The changes to the Reserve Bank of New Zealand’s capital requirements, combined with Kiwibank’s recent highly successful $400 million Tier 2 capital raise at an attractive price, means that Kiwibank can now continue its strong growth without the need for additional equity.
While prospective investor feedback has been positive on Kiwibank’s performance and strategy, it appeared unlikely by the time of the Reserve Bank’s announcement that terms would be able to be agreed with prospective investors that would meet KGC’s objectives for the transaction.
Kiwibank remains committed to its Purpose of Kiwi making Kiwi better off and building a more dynamic, competitive banking sector that works harder for New Zealanders.
Additional notes
- Reserve Bank capital changes: The Reserve Bank of New Zealand has revised its capital settings, reducing equity requirements for banks.

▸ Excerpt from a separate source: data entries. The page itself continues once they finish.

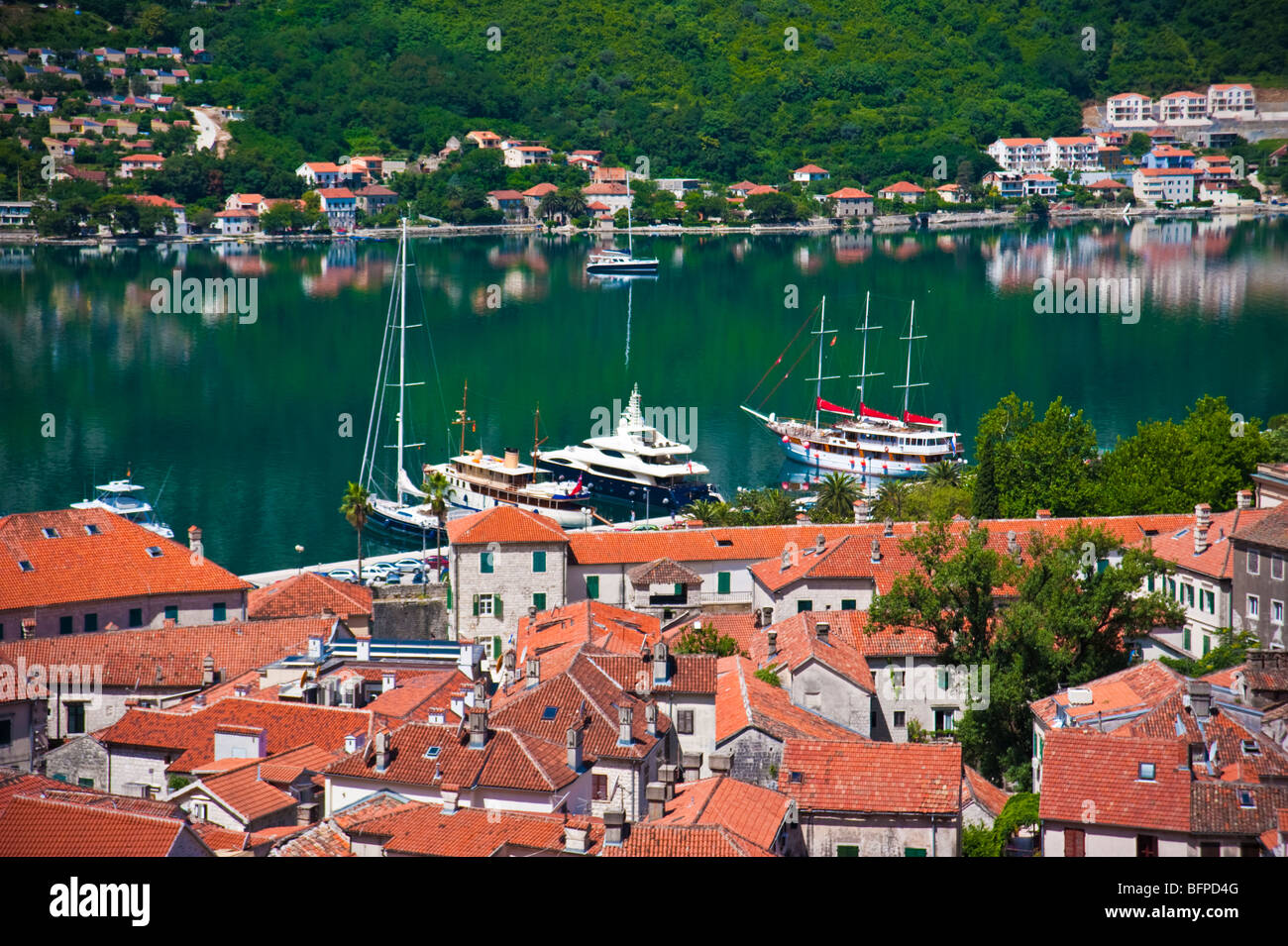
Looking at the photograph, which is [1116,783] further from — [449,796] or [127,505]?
[127,505]

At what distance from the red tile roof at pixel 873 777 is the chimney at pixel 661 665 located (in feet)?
14.5

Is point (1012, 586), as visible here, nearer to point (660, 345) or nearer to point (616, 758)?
point (616, 758)

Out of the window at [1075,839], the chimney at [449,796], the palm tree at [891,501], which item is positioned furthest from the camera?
the palm tree at [891,501]

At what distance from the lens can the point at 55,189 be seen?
17888cm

These changes acknowledge that previous settings disproportionately impacted smaller banks and help create a more level playing field, consistent with recommendations from the Commerce Commission’s market study and the Finance and Expenditure Committee’s review into banking. Kiwibank has long advocated for a more proportionate framework, but when the capital raise process was initiated, it was unclear whether these settings would be reviewed. The new rules, combined with the successful Tier 2 capital raise, mean Kiwibank now has sufficient capital to maintain its growth strategy and continue challenging the larger banks.
- Successful Tier 2 capital raise: In December 2025, Kiwibank issued NZ$400 million of unsecured subordinated notes (Tier 2 Capital) on the NZX Debt Market. This transaction strengthens Kiwibank’s regulatory capital position and demonstrates strong investor confidence in its strategy.